> REQUIRED WORK:
Your answer must be an exact copy of the records below, minus the pictures.

> DATA FOR PROCESSING:
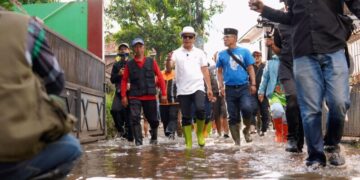 Bupati Kab.Bandung DS ,Tinjau Lokasi Banjir di Bojongsoang Dan Baleendah, Dipastikan Penanganan Cepat Dan Tepat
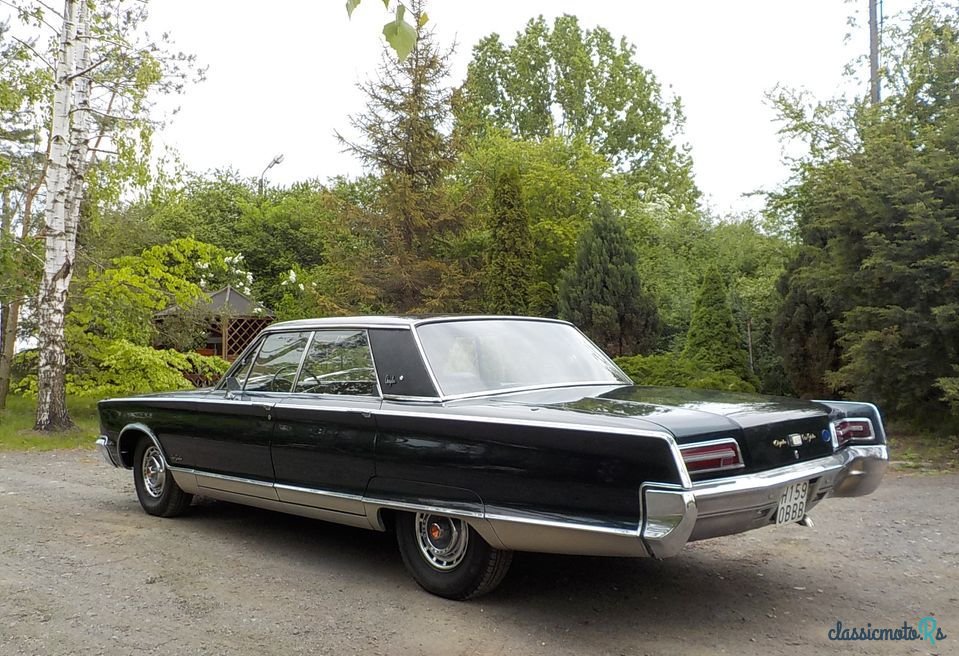 1966' Chrysler New Yorker photo #2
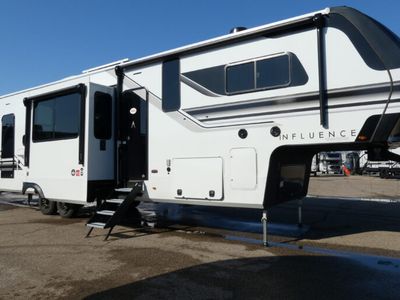 2026 GRAND DESIGN 3904BH — front three-quarter view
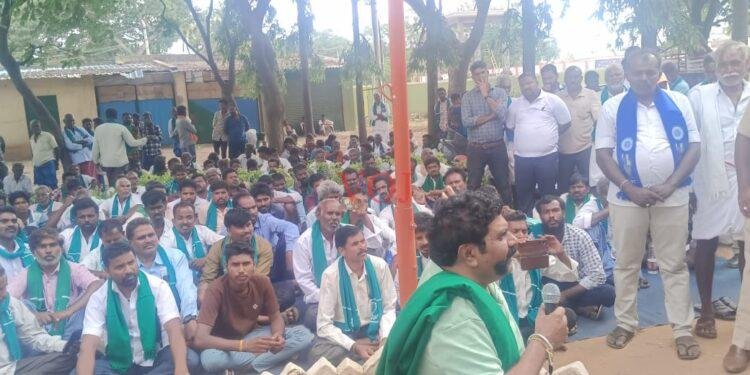 ವಿವಿಧ ಬೇಡಿಕೆಯನ್ನು ಈಡೇರಿಸುವಂತೆ ಒತ್ತಾಯಿಸಿ ಕರ್ನಾಟಕ ರಾಜ್ಯ ರೈತ ಸಂಘಟನೆಯಿಂದ ಪ್ರತಿಭಟನೆ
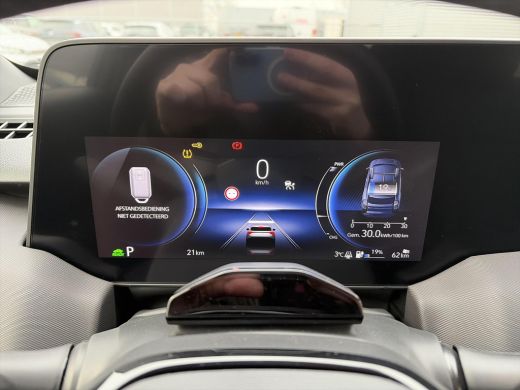 Toyota Urban Cruiser Dynamic 61 kWh ActivLease financial lease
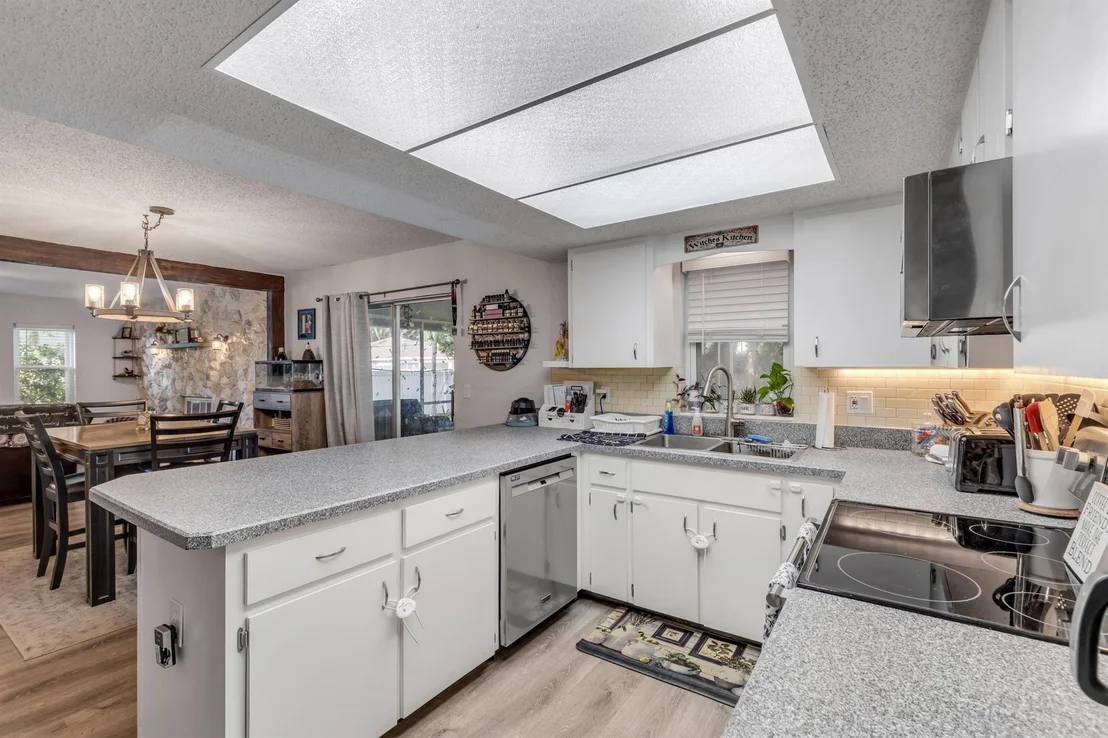 Photo of 3118 Willow Oak Drive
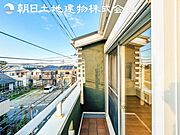 【バルコニー】日当りよく、心地良い風に吹かれてホッと一息ついてください。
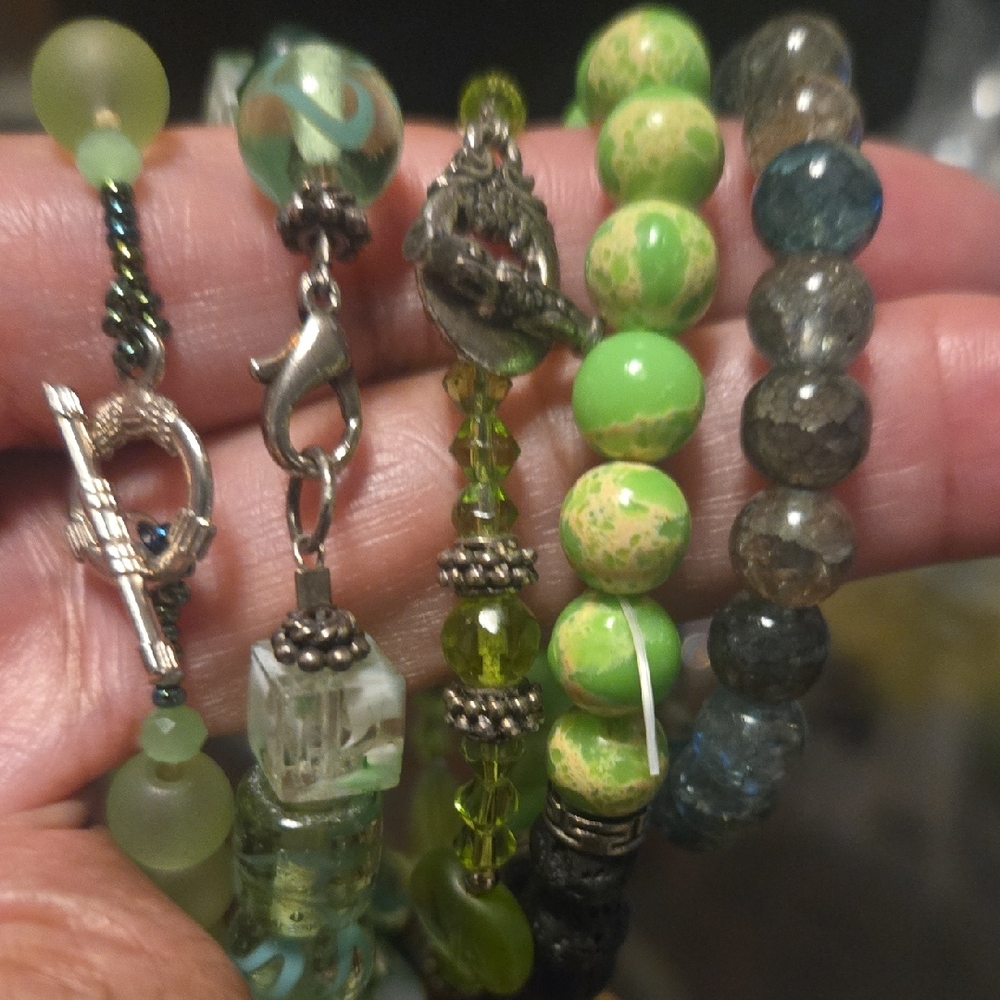 Elegant Green and Silver Beaded Bracelet Set Untested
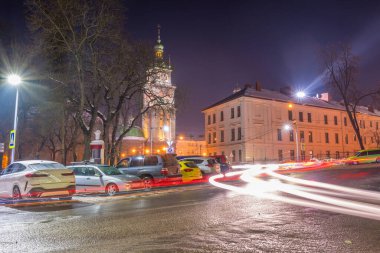 Gece Lviv eski şehir mimarisi kış mevsiminde. Aydınlatma ile vurgulanan binalar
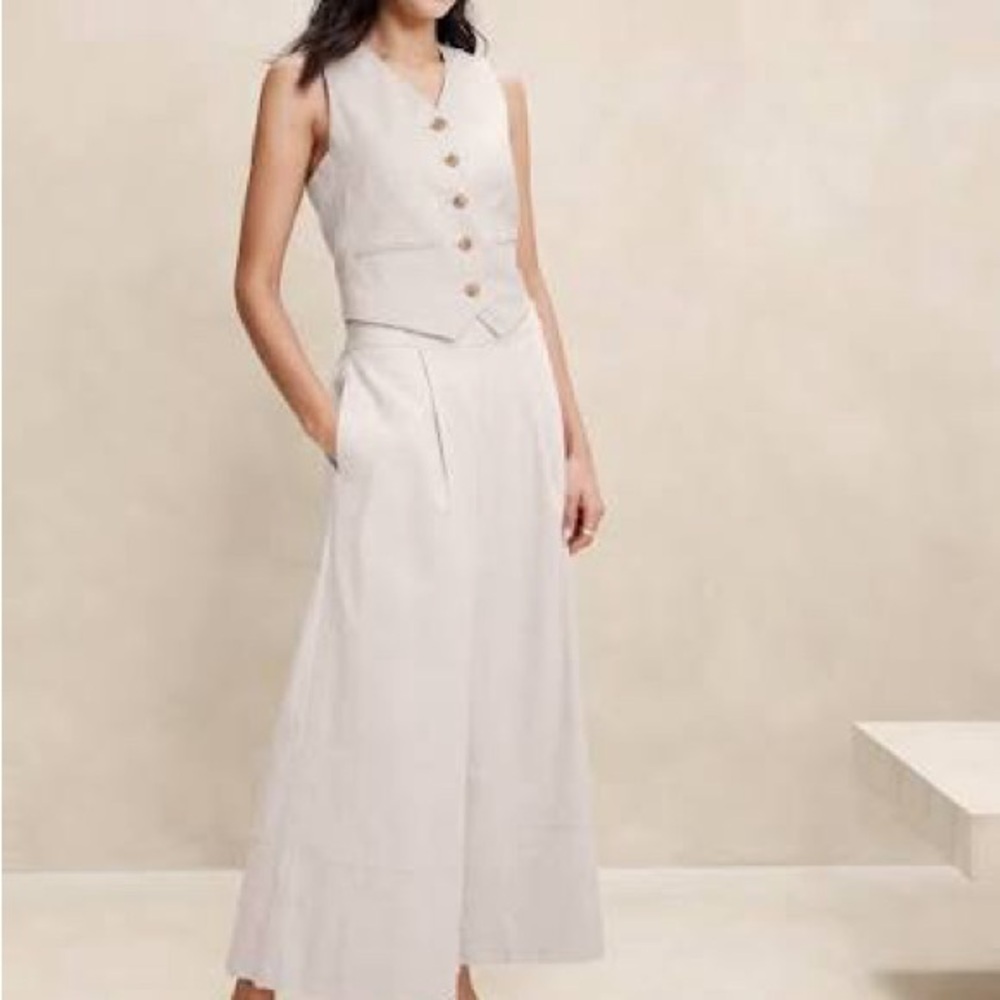 Banana Republic Cream Linen-Blend Vest NWOT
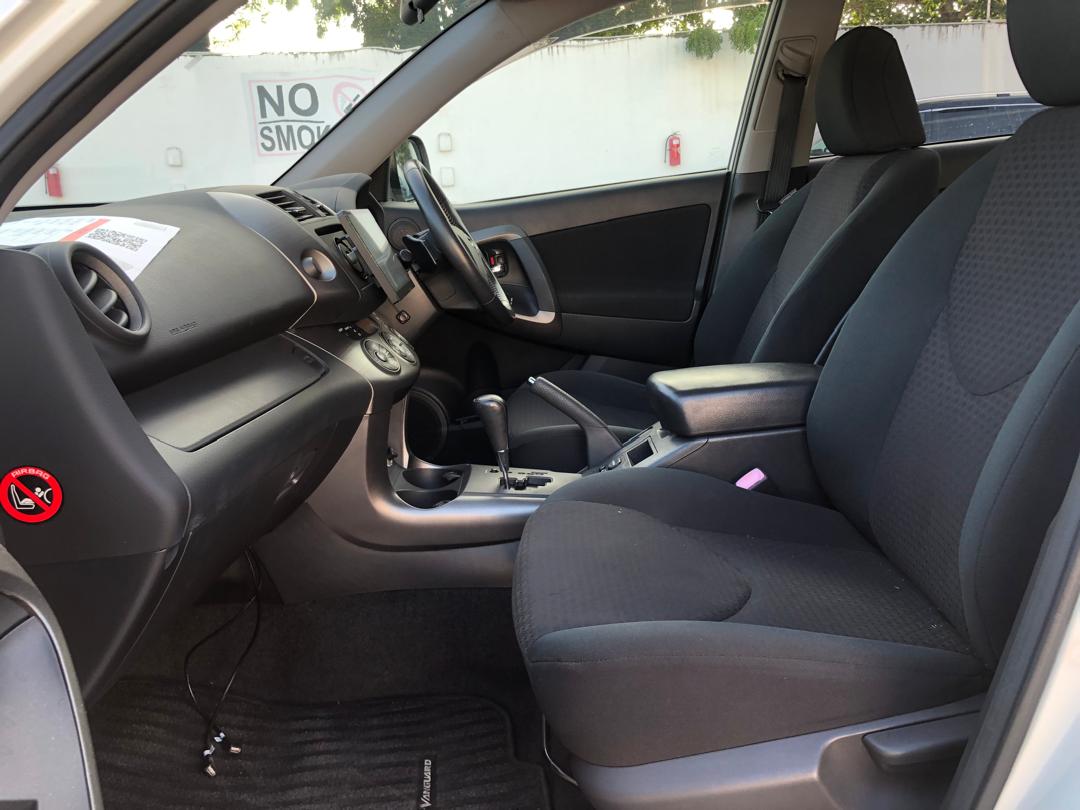 851. Toyota Vanguard 240S S-PKG 2011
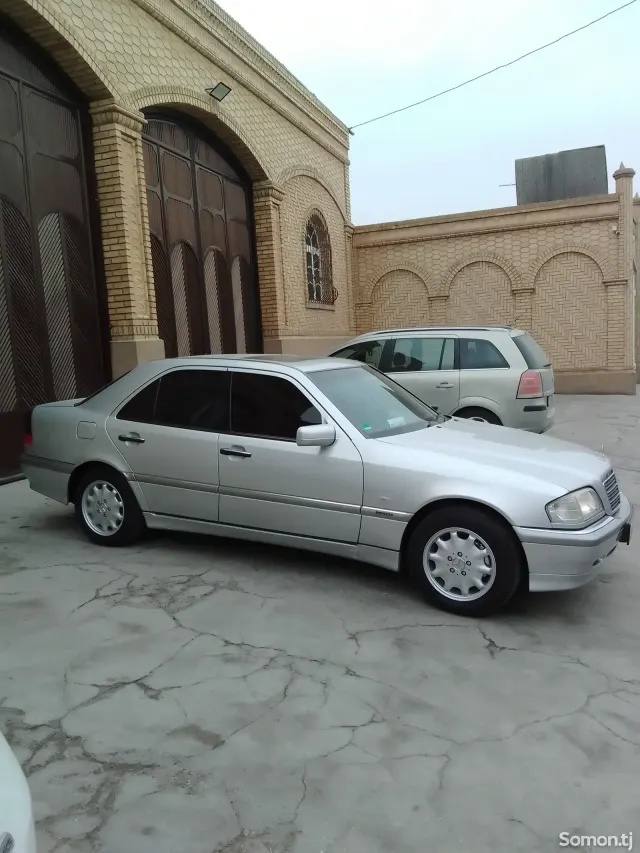 Mercedes-Benz C class 1999 · 2.4 AT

> ANSWER SPACE:
 Bupati Kab.Bandung DS ,Tinjau Lokasi Banjir di Bojongsoang Dan Baleendah, Dipastikan Penanganan Cepat Dan Tepat
 1966' Chrysler New Yorker photo #2
 2026 GRAND DESIGN 3904BH — front three-quarter view
 ವಿವಿಧ ಬೇಡಿಕೆಯನ್ನು ಈಡೇರಿಸುವಂತೆ ಒತ್ತಾಯಿಸಿ ಕರ್ನಾಟಕ ರಾಜ್ಯ ರೈತ ಸಂಘಟನೆಯಿಂದ ಪ್ರತಿಭಟನೆ
 Toyota Urban Cruiser Dynamic 61 kWh ActivLease financial lease
 Photo of 3118 Willow Oak Drive
 【バルコニー】日当りよく、心地良い風に吹かれてホッと一息ついてください。
 Elegant Green and Silver Beaded Bracelet Set Untested
 Gece Lviv eski şehir mimarisi kış mevsiminde. Aydınlatma ile vurgulanan binalar
 Banana Republic Cream Linen-Blend Vest NWOT
 851. Toyota Vanguard 240S S-PKG 2011
 Mercedes-Benz C class 1999 · 2.4 AT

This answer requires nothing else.